From Racine to Vigny, France produced no great poet. This is a fact. Such a period is certainly one of literary decadence; yet we should not go further than the fact itself, or attribute to it an absurd character of logic and necessity. Poetry was asleep in the eighteenth century, through lack of poets; but this failure is not the result of a too free flowering prior to that period. It is what it is, and nothing more. If we call it decadence, we admit the existence of a sort of mysterious organism—a being, a woman—Poetry—who is born, brings forth, and dies, at almost regular intervals, after the manner of human beings. This is an agreeable conception—subject for a dissertation or lecture—but one which should be omitted from a discussion, which aims only at the anatomy of an idea.
The principal trait of eighteenth century poetry is its spirit of imitation. That century was Roman in its cultivation of this spirit. It imitated furiously, gracefully, tenderly, ironically, stupidly. It was "Chinese" as well as Roman. There were "models." The word was imperative. The poet was not obliged to describe the impression produced upon him by life; he had to watch Racine and scale the mountain. What a singular psychology! The same philosopher who sapped the idea of respect in politics, replastered and whitewashed it anew in literature. There were critics. While Goethe was writing Werther, they were comparing Gilbert and Boileau. It was a degradation. Must we seek a cause for it? That would be vain.
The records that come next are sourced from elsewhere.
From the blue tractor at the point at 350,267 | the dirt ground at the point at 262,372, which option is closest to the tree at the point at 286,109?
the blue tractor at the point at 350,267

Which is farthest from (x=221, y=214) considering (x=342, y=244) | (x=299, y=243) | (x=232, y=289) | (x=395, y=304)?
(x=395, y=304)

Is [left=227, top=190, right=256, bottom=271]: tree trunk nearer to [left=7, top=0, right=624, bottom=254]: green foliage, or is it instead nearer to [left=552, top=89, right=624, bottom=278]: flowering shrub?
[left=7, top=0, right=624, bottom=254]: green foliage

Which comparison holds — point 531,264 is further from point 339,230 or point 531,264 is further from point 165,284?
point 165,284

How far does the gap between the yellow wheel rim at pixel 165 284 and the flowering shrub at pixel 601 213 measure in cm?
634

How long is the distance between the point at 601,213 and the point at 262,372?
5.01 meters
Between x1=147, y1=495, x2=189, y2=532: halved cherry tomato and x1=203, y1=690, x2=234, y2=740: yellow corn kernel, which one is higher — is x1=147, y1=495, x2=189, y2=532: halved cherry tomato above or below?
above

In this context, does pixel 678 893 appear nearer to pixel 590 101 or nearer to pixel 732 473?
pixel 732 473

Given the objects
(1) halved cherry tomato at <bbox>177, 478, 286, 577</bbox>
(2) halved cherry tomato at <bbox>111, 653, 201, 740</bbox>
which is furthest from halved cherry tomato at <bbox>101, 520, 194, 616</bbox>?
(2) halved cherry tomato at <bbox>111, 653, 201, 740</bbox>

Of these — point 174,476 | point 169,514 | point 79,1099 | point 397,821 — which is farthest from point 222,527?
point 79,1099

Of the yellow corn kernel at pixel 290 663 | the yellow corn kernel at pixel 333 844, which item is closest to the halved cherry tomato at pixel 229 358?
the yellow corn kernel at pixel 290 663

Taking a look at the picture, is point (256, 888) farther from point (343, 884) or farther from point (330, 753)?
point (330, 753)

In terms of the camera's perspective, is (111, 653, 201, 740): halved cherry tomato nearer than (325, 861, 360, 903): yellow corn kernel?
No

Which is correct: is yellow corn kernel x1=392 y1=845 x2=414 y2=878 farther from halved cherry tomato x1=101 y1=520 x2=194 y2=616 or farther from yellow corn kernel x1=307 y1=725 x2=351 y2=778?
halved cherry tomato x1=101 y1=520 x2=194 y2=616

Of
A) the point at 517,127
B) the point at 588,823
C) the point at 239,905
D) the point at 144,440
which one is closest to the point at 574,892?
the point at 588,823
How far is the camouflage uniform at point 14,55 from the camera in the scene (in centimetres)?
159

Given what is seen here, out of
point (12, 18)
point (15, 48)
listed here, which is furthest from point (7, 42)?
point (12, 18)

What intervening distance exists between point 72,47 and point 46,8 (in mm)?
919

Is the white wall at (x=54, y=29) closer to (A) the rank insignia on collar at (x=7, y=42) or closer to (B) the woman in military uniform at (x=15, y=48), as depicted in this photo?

To attempt to explain why no poet was born in France for a hundred years, with the exception of Delille[1] and of Chénier, would lead necessarily to explaining the birth of Ronsard, Théophile or Racine also. We know nothing about it, and nothing can be known. Stripped of its mysticism, its necessity, all its historical genealogy, the idea of literary decadence is reduced to a purely negative notion—to the simple idea of absence. This sounds so simple that one scarcely dares to express it; but, when superior intelligences are lacking at a given moment, the multiplication of mediocrities makes itself acutely and actively felt; and, as the mediocre man is an imitator, the epochs that have justly been called decadent are nothing but epochs of imitation. In the last analysis, the idea of decadence is identical with the idea of imitation.